Winter Rusiloski and Angel Fernandez created deadWEST: GALLERY AND STUDIO as an alternative artist space in North Texas, with a location that is due west of the Dallas and Fort Worth Cultural Districts. Rusiloski is a transplant of the Northeastern United States to Texas, and Fernandez is a transplant of Mexico to Texas, to the Northeast and back to Texas. They are pleased to host Terlingu Color in Landscape.
Romanticism is of great influence to the work in this exhibition. In the past three years, Rusiloski and Fernandez have traversed the country visiting the northeast, northwest and the southern United States. On their travels, they photograph the landscapes; their children are often included and serve as small contrasting figures in sublime spaces that evoke an ephemeral existence. Interwoven into Fernandez and Rusiloski’s works are dominant themes that include landscape, journey, borders, power and struggle.
Traversing the southern Texas border with Mexico and seeing the tire devices that the Border Patrol pulls along dirt paths to monitor fresh tracks that immigrants create were of significant visual and social interest. The destructive and subtractive devices, like erasers, are a primary subject. Fernandez creates objects that include tires and utilizes them in his video works. Rusiloski collages fragments of photographs, including tires, from their travels and integrates them in her paintings. In contrast, the northern border of the United States with coastal waters and glacial lakes are juxtaposed with the desolate landscape of the Big Bend. The abundance of reflective water, atmospheric space, white snow and cool colors diametrically oppose the earth-toned warmth of the west Texas desert.
Fabric was recently introduced into their work to provide an emphasis on movement creating passages of color; it has also been incorporated into sculptures. The choreographed journeys through the land while carrying, puling and dragging fabric was a natural extension of both of their previous work. Fernandez has used fabric in his soft sculptures for the past seventeen years. For Rusiloski, the movement through space and performances with devices in the land, became a grand painting. This is documented through photography and video from both drone and traditional cameras. Her background in dance informed the movement on a 40 plus acre raw canvas.
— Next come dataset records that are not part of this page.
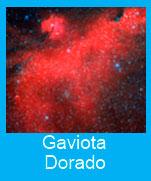 Gaviota-Dorado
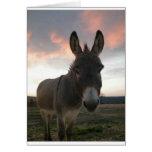 Arte del burro tarjeta de felicitación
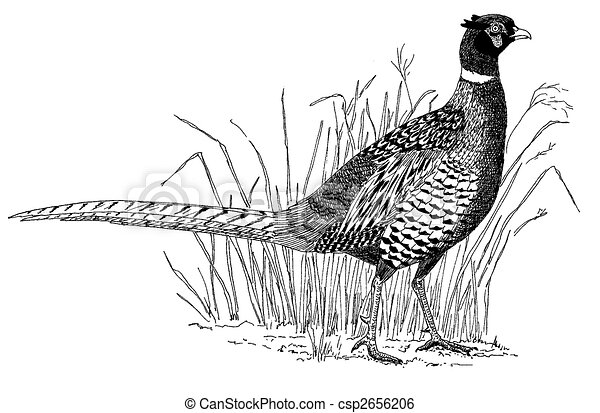 Ring-necked Pheasant - csp2656206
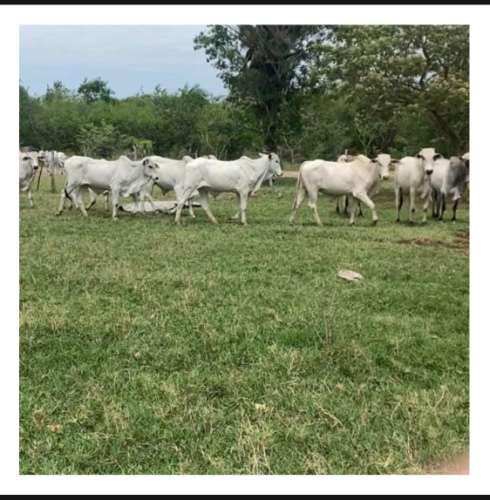 En warnes comunidad los ciervos próxima a carretera nueva, vendo 95 hectáreas saneadas1866010075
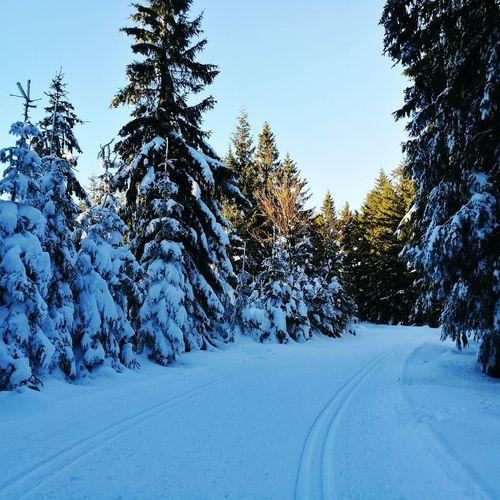 Tree Blue Pine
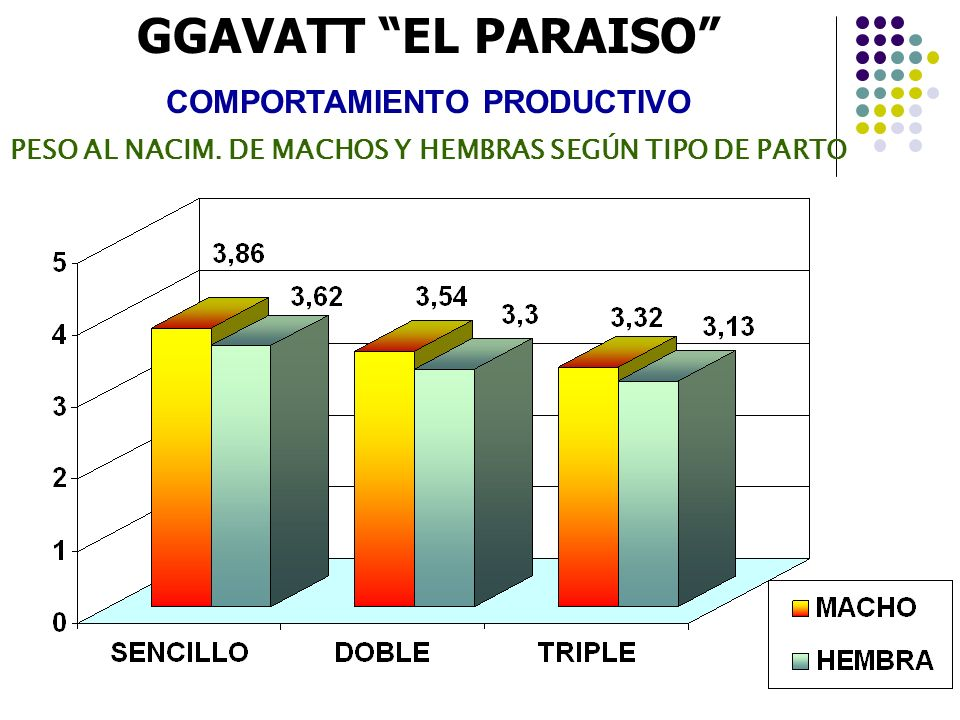 GGAVATT EL PARAISO COMPORTAMIENTO PRODUCTIVO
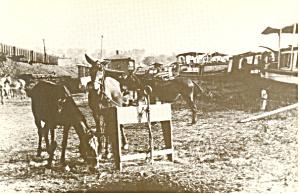 Chesapeake and Ohio Canal Mules Postcard (Image1)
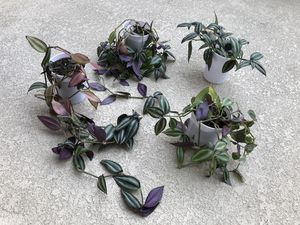 Zebrina wandering Jew plant for Sale in Rancho Cucamonga, CA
While Rusiloski and Fernandez have separate studio practices, they often collaborate on projects. The immigration crisis at the Texas border prompted their decision to include their six children in their work. The long and perilous journeys that immigrants have made and continue to make inform their work. Their Terlingua Ranch studio is an ideal setting as it emulates a desperate environment with no water, shade or sustenance. By placing their children in the extreme landscapes such as the West Texas desert, the sublime power of Niagara Falls and the majestic space of Glacier National Park, they create a tense dynamic with the land.
Fernandez and Rusiloski work out of their various studios to create these works. They share studios in Lakeside and an off grid forty-acre studio space in Terlingua Ranch in the Big Bend of Texas. Rusiloski also works at her studio at Baylor University’s Harrington House.